▶ [Work to complete]: Begin with the line where "boxes (frame 2" appears. Set down that line and the rest of the records below it exactly as given.

[Stored items]
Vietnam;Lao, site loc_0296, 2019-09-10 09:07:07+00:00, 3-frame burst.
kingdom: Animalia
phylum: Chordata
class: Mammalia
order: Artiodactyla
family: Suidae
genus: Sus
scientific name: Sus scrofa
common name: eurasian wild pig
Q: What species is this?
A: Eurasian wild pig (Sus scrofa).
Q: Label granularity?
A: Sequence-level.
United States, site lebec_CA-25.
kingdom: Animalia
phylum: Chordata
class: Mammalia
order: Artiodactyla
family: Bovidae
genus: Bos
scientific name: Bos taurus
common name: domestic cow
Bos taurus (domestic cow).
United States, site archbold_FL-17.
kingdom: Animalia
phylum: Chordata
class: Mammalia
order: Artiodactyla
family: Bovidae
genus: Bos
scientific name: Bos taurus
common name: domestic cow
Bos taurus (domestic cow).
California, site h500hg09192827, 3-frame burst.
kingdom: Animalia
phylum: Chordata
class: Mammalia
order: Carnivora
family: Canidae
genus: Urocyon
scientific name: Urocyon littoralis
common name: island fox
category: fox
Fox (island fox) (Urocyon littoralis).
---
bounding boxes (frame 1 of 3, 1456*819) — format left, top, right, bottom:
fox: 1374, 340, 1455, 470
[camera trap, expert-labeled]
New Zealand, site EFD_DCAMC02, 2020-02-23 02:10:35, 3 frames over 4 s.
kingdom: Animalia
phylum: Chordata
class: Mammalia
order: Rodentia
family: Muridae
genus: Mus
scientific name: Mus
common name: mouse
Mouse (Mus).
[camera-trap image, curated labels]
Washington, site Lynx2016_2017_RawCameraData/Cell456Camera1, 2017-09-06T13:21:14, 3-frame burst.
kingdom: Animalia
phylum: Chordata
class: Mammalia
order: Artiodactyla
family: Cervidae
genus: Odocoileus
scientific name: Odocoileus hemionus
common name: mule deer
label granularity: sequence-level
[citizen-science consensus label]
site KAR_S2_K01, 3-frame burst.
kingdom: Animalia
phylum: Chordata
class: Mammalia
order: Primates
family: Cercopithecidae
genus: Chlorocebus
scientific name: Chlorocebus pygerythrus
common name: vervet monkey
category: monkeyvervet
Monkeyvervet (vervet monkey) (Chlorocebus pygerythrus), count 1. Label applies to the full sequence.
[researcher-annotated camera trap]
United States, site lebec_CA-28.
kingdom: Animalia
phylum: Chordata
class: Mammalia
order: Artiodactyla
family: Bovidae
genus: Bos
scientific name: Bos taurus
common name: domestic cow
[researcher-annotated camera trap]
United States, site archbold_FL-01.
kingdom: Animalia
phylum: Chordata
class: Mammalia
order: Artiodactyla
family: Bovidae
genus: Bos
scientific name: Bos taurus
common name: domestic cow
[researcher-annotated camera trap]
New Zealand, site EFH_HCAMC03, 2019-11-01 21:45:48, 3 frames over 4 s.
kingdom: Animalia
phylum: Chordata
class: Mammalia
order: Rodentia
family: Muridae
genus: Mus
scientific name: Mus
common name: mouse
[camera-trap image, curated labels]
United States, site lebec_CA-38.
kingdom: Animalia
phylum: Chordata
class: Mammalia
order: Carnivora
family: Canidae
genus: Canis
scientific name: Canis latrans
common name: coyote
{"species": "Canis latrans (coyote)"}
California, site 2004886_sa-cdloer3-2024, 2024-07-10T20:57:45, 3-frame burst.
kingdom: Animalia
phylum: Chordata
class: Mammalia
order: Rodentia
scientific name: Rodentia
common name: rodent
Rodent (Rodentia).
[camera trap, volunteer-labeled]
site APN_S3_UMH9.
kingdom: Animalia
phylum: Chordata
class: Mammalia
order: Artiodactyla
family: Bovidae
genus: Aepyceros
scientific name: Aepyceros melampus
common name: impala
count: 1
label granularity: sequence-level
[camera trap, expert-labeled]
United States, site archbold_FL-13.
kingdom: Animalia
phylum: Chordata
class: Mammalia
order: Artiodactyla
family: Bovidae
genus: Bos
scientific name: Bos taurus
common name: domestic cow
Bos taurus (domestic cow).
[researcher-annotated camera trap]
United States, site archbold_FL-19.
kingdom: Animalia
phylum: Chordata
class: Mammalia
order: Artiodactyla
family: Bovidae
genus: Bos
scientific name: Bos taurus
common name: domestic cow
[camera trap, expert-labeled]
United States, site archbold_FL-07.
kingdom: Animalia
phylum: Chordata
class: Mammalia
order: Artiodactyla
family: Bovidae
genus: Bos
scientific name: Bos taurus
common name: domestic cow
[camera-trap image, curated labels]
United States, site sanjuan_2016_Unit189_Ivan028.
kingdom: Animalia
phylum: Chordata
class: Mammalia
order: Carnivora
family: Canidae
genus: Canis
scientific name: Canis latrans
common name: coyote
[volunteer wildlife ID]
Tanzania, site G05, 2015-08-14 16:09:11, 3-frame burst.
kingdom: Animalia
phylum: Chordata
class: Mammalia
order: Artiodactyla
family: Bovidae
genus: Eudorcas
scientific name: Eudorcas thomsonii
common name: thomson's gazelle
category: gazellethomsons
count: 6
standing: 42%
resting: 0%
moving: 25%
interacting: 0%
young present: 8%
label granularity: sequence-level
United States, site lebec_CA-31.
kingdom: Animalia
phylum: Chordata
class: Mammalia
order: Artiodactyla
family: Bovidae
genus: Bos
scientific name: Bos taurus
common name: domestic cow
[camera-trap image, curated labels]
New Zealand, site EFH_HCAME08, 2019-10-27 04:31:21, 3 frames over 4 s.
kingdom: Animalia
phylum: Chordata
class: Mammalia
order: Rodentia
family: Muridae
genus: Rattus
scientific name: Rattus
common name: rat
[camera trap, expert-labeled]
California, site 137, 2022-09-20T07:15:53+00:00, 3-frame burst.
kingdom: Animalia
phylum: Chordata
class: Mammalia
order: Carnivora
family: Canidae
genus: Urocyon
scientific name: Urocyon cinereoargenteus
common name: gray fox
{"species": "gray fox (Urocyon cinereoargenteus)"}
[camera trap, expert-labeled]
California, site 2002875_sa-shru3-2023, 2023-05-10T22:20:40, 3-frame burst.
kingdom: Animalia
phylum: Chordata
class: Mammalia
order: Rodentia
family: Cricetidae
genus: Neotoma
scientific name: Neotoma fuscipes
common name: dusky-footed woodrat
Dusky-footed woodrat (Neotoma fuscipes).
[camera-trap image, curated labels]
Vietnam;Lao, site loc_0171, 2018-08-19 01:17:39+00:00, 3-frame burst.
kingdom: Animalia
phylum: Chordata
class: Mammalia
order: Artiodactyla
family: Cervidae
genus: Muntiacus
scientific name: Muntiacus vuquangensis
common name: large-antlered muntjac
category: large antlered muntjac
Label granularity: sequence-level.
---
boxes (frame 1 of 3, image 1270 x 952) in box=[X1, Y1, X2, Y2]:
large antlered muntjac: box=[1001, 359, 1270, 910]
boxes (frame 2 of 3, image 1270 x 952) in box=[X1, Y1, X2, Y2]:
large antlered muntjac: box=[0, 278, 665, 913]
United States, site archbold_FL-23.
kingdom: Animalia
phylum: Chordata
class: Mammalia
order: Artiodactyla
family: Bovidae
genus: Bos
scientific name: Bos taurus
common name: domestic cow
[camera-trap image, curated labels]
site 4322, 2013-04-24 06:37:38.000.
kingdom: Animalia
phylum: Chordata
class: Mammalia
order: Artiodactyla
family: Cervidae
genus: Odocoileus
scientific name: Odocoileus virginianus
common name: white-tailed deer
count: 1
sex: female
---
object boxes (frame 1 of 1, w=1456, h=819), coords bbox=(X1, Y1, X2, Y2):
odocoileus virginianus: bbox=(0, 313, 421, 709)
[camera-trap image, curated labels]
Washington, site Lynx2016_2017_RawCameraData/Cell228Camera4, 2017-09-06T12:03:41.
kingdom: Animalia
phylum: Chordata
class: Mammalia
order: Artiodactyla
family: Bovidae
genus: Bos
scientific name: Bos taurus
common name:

▶ [Completed exercise]:
boxes (frame 2 of 3, image 1270 x 952) in box=[X1, Y1, X2, Y2]:
large antlered muntjac: box=[0, 278, 665, 913]
United States, site archbold_FL-23.
kingdom: Animalia
phylum: Chordata
class: Mammalia
order: Artiodactyla
family: Bovidae
genus: Bos
scientific name: Bos taurus
common name: domestic cow
[camera-trap image, curated labels]
site 4322, 2013-04-24 06:37:38.000.
kingdom: Animalia
phylum: Chordata
class: Mammalia
order: Artiodactyla
family: Cervidae
genus: Odocoileus
scientific name: Odocoileus virginianus
common name: white-tailed deer
count: 1
sex: female
---
object boxes (frame 1 of 1, w=1456, h=819), coords bbox=(X1, Y1, X2, Y2):
odocoileus virginianus: bbox=(0, 313, 421, 709)
[camera-trap image, curated labels]
Washington, site Lynx2016_2017_RawCameraData/Cell228Camera4, 2017-09-06T12:03:41.
kingdom: Animalia
phylum: Chordata
class: Mammalia
order: Artiodactyla
family: Bovidae
genus: Bos
scientific name: Bos taurus
common name:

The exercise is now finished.